### [EXERCISE REQUIREMENTS]
Reproduce the records below word for word, omitting the pictures.

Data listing
○ ○ ○ ○ ○
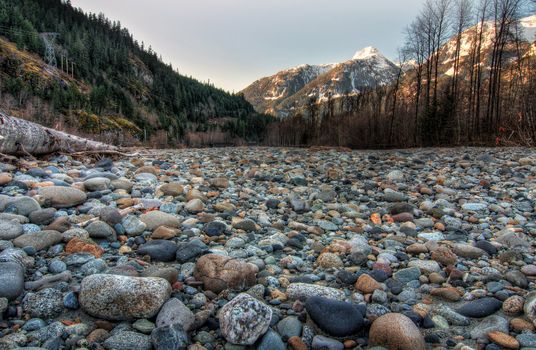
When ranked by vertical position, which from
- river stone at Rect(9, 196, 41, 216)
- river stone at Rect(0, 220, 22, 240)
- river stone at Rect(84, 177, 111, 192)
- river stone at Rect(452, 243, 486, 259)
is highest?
river stone at Rect(84, 177, 111, 192)

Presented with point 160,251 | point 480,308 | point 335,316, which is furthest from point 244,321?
point 480,308

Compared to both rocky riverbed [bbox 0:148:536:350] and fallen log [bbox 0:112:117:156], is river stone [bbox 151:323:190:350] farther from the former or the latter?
○ ○ ○ ○ ○
### [TASK RESULT]
When ranked by vertical position, which from
- river stone at Rect(9, 196, 41, 216)
- river stone at Rect(0, 220, 22, 240)
- river stone at Rect(84, 177, 111, 192)
- river stone at Rect(452, 243, 486, 259)
is highest?
river stone at Rect(84, 177, 111, 192)

Presented with point 160,251 | point 480,308 | point 335,316, which is furthest from point 244,321?
point 480,308

Compared to both rocky riverbed [bbox 0:148:536:350] and fallen log [bbox 0:112:117:156], is river stone [bbox 151:323:190:350] farther from the former or the latter?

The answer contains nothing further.